Er dient voorkomen te worden dat er vermenging ontstaat met de schone grond. De sterk verontreinigde grond mag niet worden verminderd of verplaatst zonder toestemming van het bevoegd gezag. Voorafgaande aan de sanering dient een saneringsplan opgesteld te worden en goedgekeurd te worden door het bevoegd gezag. Een sanering mag alleen door hiervoor erkende bedrijven worden uitgevoerd.
Verkennend bodemonderzoek NEN5707 "asbest in bodem"
In de mengmonsters MM FF - 01, MM FF - 02, MM FF - 03 is geen asbest aangetoond.
Er dient voorkomen te worden dat er vermenging ontstaat met de schone grond. De sterk met asbest verontreinigde grond mag niet worden verminderd of verplaatst zonder toestemming van het bevoegd gezag. Voorafgaande aan de sanering dient een saneringsplan opgesteld te worden en goedgekeurd te worden door het bevoegd gezag. Een asbestsanering mag alleen door hiervoor erkende bedrijven worden uitgevoerd.
Slotconclusie
Uit milieukundig oogpunt is er, na saneringen, geen bezwaar tegen de geplande herontwikkeling, aangezien de overige vastgestelde verontreinigingen geen risico's voor de volksgezondheid opleveren. De bodem wordt, na saneringen, geschikt geacht voor het huidige en toekomstige gebruik (wonen met tuin).

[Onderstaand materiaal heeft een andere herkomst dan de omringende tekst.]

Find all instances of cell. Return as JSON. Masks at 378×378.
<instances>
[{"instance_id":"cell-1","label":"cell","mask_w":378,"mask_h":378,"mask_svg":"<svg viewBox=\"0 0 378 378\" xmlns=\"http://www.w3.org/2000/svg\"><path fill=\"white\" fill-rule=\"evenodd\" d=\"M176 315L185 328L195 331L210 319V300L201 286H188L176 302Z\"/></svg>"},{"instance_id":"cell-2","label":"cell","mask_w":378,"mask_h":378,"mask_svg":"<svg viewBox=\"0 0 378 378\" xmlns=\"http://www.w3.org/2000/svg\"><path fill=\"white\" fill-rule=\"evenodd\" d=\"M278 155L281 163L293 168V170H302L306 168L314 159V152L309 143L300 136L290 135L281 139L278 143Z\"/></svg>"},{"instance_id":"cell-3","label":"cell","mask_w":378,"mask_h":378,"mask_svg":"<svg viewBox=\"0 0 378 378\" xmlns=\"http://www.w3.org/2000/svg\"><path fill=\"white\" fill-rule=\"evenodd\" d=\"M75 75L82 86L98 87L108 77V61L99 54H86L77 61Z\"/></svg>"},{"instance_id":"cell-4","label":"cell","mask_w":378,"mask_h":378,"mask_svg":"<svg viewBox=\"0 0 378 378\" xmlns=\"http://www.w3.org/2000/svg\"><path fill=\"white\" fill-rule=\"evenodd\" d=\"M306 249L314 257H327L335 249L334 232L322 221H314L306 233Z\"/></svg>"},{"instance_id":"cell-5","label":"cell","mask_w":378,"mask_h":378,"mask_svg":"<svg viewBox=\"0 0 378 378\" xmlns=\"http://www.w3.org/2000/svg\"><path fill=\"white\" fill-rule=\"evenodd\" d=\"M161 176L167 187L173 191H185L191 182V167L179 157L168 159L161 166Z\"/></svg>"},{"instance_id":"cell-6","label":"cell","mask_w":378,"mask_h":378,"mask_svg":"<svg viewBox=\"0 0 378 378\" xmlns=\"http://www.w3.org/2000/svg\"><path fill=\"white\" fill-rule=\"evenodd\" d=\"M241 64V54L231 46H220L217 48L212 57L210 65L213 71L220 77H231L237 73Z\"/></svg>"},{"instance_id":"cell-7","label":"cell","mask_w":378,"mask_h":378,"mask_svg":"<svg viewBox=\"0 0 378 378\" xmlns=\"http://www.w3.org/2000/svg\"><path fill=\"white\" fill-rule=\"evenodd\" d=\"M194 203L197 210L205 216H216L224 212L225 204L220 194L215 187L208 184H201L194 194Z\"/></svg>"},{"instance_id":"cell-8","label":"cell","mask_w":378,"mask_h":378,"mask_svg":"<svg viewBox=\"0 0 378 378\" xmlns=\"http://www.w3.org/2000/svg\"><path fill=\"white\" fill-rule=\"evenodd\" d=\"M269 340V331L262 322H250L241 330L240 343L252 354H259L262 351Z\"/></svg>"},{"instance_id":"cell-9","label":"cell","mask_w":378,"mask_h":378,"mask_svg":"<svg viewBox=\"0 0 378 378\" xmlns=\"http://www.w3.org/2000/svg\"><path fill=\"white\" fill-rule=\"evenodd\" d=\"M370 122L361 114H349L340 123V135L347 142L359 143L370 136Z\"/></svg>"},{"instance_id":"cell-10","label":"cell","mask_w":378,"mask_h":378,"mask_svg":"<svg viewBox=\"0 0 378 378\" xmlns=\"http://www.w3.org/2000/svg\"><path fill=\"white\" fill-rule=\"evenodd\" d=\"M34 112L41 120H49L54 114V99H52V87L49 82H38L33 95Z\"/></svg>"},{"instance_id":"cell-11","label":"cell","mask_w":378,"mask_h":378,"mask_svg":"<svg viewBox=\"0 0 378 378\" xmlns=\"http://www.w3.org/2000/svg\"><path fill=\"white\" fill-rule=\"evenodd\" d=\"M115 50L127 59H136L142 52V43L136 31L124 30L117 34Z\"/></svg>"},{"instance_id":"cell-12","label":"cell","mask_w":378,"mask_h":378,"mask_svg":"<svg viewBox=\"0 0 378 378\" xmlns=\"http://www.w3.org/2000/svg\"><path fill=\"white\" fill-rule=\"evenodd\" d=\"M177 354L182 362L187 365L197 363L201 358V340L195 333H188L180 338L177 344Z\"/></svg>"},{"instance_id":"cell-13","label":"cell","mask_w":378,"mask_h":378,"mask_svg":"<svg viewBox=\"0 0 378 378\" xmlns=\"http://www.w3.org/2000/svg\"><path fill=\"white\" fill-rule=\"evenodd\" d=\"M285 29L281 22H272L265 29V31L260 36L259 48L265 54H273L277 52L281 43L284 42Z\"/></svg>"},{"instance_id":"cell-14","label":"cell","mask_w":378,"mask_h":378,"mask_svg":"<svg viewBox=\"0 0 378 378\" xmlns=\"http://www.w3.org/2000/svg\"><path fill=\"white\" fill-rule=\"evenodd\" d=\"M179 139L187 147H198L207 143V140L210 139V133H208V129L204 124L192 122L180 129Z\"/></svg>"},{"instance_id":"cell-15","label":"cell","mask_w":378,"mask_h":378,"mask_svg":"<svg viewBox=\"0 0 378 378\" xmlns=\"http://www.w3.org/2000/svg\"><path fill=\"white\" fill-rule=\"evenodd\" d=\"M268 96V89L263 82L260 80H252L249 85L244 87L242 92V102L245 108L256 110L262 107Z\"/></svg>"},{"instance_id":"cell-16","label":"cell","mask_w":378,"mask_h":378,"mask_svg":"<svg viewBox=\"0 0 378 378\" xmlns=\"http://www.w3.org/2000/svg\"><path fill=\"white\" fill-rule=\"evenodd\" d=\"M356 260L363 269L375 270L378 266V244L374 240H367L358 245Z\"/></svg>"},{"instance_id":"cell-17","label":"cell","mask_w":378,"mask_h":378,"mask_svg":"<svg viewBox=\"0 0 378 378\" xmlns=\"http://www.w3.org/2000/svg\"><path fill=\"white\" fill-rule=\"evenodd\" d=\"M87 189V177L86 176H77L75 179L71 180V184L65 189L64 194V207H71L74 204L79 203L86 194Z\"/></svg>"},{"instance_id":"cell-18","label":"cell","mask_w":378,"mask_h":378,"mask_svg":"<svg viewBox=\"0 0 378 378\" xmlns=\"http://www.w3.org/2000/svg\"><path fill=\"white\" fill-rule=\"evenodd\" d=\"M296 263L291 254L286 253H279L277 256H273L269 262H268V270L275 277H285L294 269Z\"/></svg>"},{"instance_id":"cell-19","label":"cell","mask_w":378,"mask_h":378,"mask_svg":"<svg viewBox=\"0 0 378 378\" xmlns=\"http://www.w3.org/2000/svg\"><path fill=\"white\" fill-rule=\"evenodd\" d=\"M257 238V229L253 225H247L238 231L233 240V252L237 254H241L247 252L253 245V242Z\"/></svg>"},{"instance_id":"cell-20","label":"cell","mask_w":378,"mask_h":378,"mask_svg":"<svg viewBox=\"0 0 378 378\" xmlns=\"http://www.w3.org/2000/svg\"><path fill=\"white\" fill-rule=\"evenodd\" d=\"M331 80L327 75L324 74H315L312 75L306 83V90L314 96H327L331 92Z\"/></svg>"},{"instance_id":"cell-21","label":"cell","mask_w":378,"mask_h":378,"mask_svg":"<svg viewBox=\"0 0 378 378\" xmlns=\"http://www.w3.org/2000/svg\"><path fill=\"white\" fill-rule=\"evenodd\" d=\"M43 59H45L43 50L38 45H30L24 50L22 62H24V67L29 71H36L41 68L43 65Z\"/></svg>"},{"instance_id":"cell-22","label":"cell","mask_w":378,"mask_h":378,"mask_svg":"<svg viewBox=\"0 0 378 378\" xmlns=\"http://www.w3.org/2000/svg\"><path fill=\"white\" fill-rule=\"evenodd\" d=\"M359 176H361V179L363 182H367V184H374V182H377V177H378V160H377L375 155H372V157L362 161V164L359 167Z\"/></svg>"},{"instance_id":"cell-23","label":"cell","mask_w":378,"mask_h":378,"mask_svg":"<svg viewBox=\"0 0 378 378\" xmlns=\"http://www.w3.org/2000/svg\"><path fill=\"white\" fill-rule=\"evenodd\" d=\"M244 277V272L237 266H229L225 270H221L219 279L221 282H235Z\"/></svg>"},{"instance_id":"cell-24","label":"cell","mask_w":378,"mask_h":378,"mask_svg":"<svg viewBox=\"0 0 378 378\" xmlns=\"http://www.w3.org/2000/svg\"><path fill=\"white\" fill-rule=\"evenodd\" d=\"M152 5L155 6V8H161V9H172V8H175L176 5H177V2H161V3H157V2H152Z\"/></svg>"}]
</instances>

Verkennen en nader (asbest)bodemonderzoek conform NEN 5740 en NEN5707
Naar aanleiding van het verkennend bodemonderzoek is een nader bodemonderzoek uitgevoerd. Hierna wordt op de resultaten ingegaan.
Asbest
In de mengmonsters MM FF - 01, MM FF - 02, MM FF - 03 is geen asbest aangetoond. De mengmonster MM FF - 04, MM FF - B en MM FF - C en inspectiegat 17 bevatten asbest, maar de gewogen asbestgehalten zijn lager dan de toetsingswaarde voor nader asbestonderzoek.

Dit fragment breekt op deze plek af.